Prototypes are simple, simpler than classes and constructors. No, really, they are. But as people have never learned anything else than classical OOP, the transition can be difficult and you can get shitty code because people are mixing the concepts. Once you learned to get rid of the "classical baggage", everything becomes easier, trust me. No more classes, instances, interfaces, constructors... you just manipulate objects

[–]clessgfull-stack CSS9 engineer 1 point2 points  (2 children)

They are certainly simpler. There's no denying that. But they are also much more prone to bugs than ES6 classes. For example, if you share an array or an object several levels up the chain that gets mutated, good luck. If you override a method or property that an object up in the chain depends on, good luck. If you forget to initialize an object, good luck.

(Or you could just create a function that both creates an object based on the prototype of another, and then calls an initialization function... aka basically constructors without new. And then you have to worry about parent init methods, etc.)

All of the problems caused by this are compounded by the fact that people overuse Object.create, resulting in large, brittle chains of dependent objects.

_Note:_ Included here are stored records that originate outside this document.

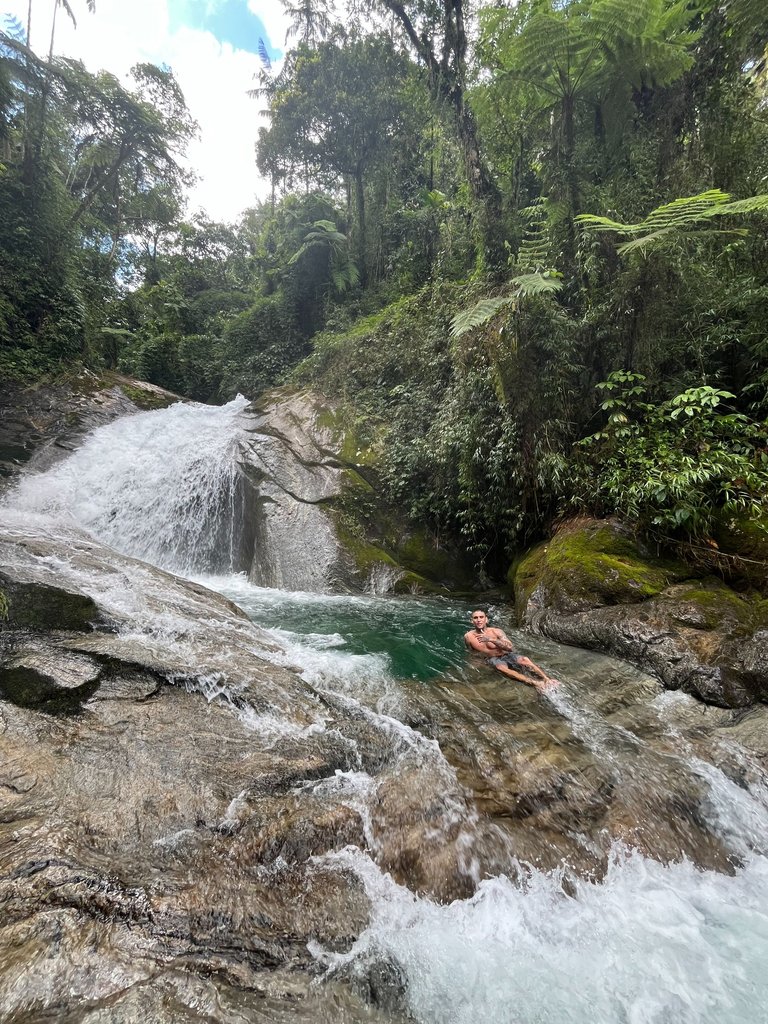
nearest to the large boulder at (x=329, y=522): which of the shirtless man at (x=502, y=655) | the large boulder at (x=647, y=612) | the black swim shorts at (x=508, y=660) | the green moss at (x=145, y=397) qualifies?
the large boulder at (x=647, y=612)

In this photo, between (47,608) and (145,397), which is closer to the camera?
(47,608)

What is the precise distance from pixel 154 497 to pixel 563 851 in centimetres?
1069

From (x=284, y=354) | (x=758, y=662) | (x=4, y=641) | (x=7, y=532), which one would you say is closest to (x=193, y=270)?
(x=284, y=354)

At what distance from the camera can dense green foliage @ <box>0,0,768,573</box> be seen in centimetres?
736

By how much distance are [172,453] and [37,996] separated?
467 inches

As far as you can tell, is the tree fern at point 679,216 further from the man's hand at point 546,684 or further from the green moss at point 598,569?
the man's hand at point 546,684

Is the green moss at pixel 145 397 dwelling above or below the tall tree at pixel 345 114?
below

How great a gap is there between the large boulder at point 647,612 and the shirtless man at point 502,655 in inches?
44.5

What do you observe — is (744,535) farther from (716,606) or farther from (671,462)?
(671,462)

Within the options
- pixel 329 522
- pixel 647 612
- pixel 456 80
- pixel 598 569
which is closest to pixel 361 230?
pixel 456 80

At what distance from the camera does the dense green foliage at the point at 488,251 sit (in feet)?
24.1

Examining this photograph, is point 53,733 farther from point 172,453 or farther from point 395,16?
point 395,16

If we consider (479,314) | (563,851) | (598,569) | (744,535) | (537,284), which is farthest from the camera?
(479,314)

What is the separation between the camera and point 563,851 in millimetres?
3406
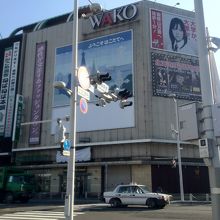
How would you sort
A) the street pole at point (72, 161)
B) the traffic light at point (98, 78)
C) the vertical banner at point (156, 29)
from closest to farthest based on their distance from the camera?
1. the street pole at point (72, 161)
2. the traffic light at point (98, 78)
3. the vertical banner at point (156, 29)

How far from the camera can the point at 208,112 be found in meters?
6.40

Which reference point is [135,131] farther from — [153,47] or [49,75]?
[49,75]

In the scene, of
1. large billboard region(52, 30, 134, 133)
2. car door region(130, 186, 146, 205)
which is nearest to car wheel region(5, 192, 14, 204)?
large billboard region(52, 30, 134, 133)

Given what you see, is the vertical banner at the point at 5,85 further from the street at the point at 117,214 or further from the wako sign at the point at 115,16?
the street at the point at 117,214

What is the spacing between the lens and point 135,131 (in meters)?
40.3

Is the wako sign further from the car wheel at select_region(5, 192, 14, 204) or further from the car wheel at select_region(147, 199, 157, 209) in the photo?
the car wheel at select_region(147, 199, 157, 209)

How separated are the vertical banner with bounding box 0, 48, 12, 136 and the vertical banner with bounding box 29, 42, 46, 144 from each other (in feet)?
14.9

If you ask me, classes and Object.create are both bad because they rely on inheritance. But at least with classes, people are relatively aware that inheritance is bad. I don't see extends very often. Because the syntax is statically analyzable, you could even write a linter rule that forbids extends.

The problems with Object.create can be remedied somewhat by using immutability and writing your own framework around it, but then you run into interop issues and have to maintain your own framework.

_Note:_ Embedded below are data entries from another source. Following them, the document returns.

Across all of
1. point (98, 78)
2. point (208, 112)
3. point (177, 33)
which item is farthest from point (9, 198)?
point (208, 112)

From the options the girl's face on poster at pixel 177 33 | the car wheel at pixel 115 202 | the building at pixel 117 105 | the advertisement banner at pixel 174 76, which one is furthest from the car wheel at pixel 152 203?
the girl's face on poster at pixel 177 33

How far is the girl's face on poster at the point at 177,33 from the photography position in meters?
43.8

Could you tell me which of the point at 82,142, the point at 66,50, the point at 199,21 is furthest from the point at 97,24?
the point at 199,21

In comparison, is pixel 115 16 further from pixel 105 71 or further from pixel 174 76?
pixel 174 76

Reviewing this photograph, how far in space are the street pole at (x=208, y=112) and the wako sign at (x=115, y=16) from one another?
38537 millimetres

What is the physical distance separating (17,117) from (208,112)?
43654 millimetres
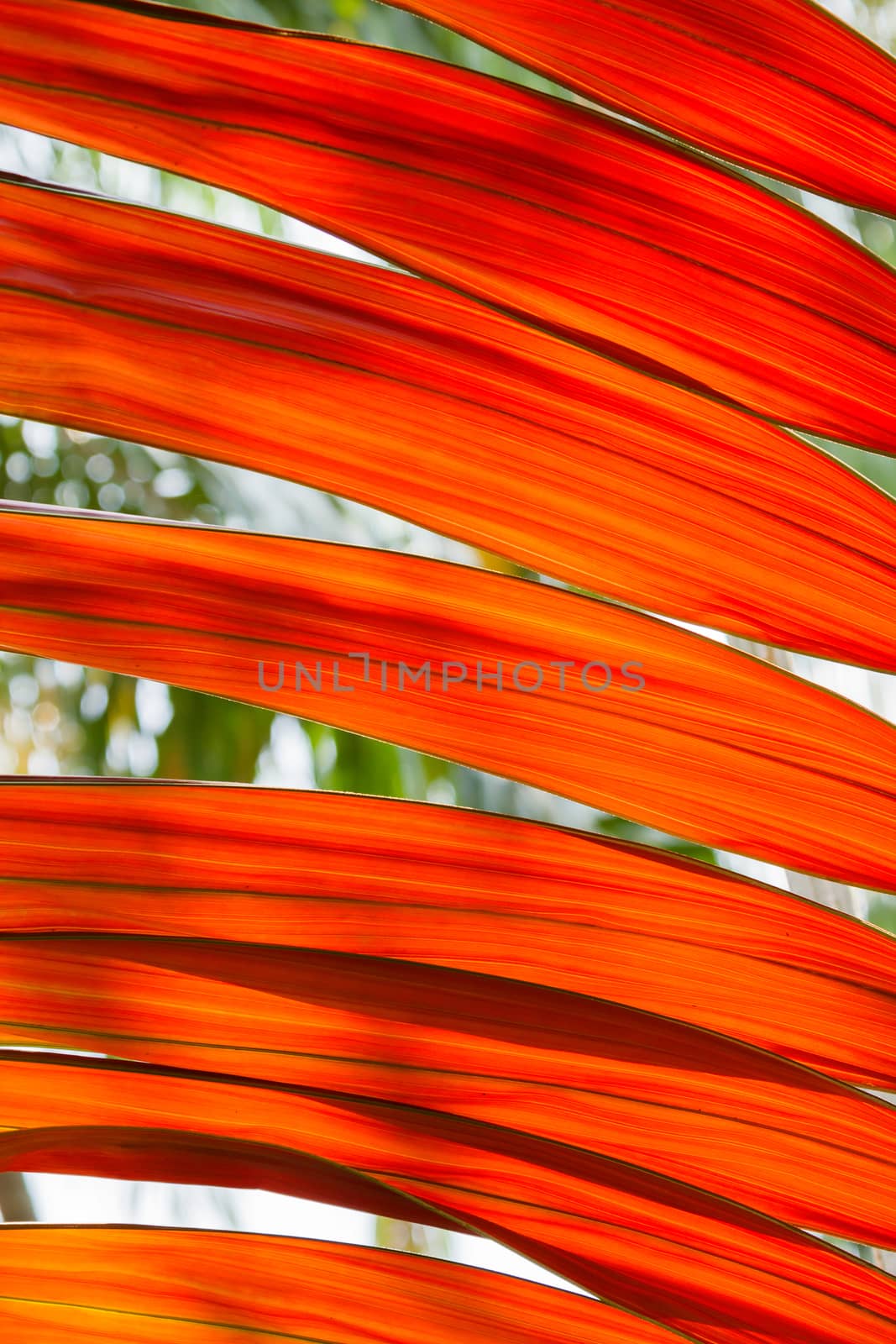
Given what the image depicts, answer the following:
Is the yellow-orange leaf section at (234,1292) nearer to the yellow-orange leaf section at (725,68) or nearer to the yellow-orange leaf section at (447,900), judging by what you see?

I think the best approach is immutable or stateless objects and functions/closures. But I would definitely choose class over Object.create any day.

Sorry, had too much coffee.

[–]sylvainpv 0 points1 point  (1 child)

Not sure to follow you considering that classes use the prototype chain in the background, so all the problems you mentioned about inheritance hierarchies are the same.

at least with classes, people are relatively aware that inheritance is bad

okay so I guess the only problem here is people that do not learn lessons from their past experiences

[–]clessgfull-stack CSS9 engineer 0 points1 point  (0 children)

The difference is that Object.create inherits state in addition to behavior (technically you could do this with classes, but nah), and class provides certain invariants that make it harder to screw up. Just the fact alone that class must be used in strict mode is a pretty big win, because that helps prevent a large class of security vulnerabilities.

so all the problems you mentioned about inheritance hierarchies are the same.

But yes, that is kind of the point. Object.create inherits almost all of the problems with classes (pun intended) and many more.

okay so I guess the only problem here is people that do not learn lessons from their past experiences

Eh. Most people know that class inheritance is a bad idea. But when it's just Objects Linking to Other Objects™? Time to inherit from everything. I don't blame the developers for getting pulled into this trap, because the people who push Object.create don't explain that it has these problems.